What you have to do: Update the book review starting at "Scribner's Best of the Fiction Workshop 1998" and ending at "are long gone.". Rewrite that stretch with "hungry" replaced by "curious".

Extract:
As the treatment takes effect, Charlie's intelligence expands until it surpasses that of the doctors who engineered his metamorphosis. The experiment appears to be a scientific breakthrough of paramount importance, until Algernon suddenly deteriorates. Will the same happen to Charlie?

Recommended Reading:
The Giver by Lois Lowry
Night by Elie Wiesel
To Kill a Mockingbird by Harper Lee
Contender by Robert Lipsyte

Monday, July 13, 2009

Scribner's Best of the Fiction Workshop 1998

Scribners Best of the Fiction Workshops 1998 (Scribner's Best of the Fiction Workshops) Scribners Best of the Fiction Workshops 1998 by Carol Shields (guest editor)

My review
rating: 3 of 5 stars
There was a variety of stories, most of them well-written. I skipped a handful of stories - either because they didn't interest me or were poorly written. My favorite (and by far the best) was the very first story in the book. It left me hungry and wanting to know more. I look forward to finding more by that author.

Pub. Date: February 1998
Synopsis: For many years, it seemed that young writers took the dictum "write what you know" as a license to create endless highly personalized stories of suburban malfeasance. Judging from this collection, those days are long gone.
Not every work is flawless there are awkward dialogues and oblique narratives that are more maladroit than experimental. Whatever their faults, however, most of the 22 contributors here are willing to imagine being someone else, somewhere else.
Some of the best stories are surrealistically inventive:
  • Natasha Waxman's account of a college dropout's transmogrification into a primitive state
  • Tenaya Rahel Darlington's eerie tale of Poe-like obsession
  • Christopher A. Pasetto's slyly funny story of a teenage conspiracy theorist's first love.
And even the less magical contributions dare to go beyond the merely confessional, as authors tackle characters of the opposite sex and wildly varying ages. At its strongest and weakest, the second installment in this series is heartening evidence of courage in the classroom and on the page.

Friday, July 3, 2009

Eclipse (Second Reading)

Source excerpt:
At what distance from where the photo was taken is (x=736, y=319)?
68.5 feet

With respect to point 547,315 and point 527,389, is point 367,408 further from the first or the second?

Answer to this exercise:
Scribner's Best of the Fiction Workshop 1998

Scribners Best of the Fiction Workshops 1998 (Scribner's Best of the Fiction Workshops) Scribners Best of the Fiction Workshops 1998 by Carol Shields (guest editor)

My review
rating: 3 of 5 stars
There was a variety of stories, most of them well-written. I skipped a handful of stories - either because they didn't interest me or were poorly written. My favorite (and by far the best) was the very first story in the book. It left me curious and wanting to know more. I look forward to finding more by that author.

Pub. Date: February 1998
Synopsis: For many years, it seemed that young writers took the dictum "write what you know" as a license to create endless highly personalized stories of suburban malfeasance. Judging from this collection, those days are long gone.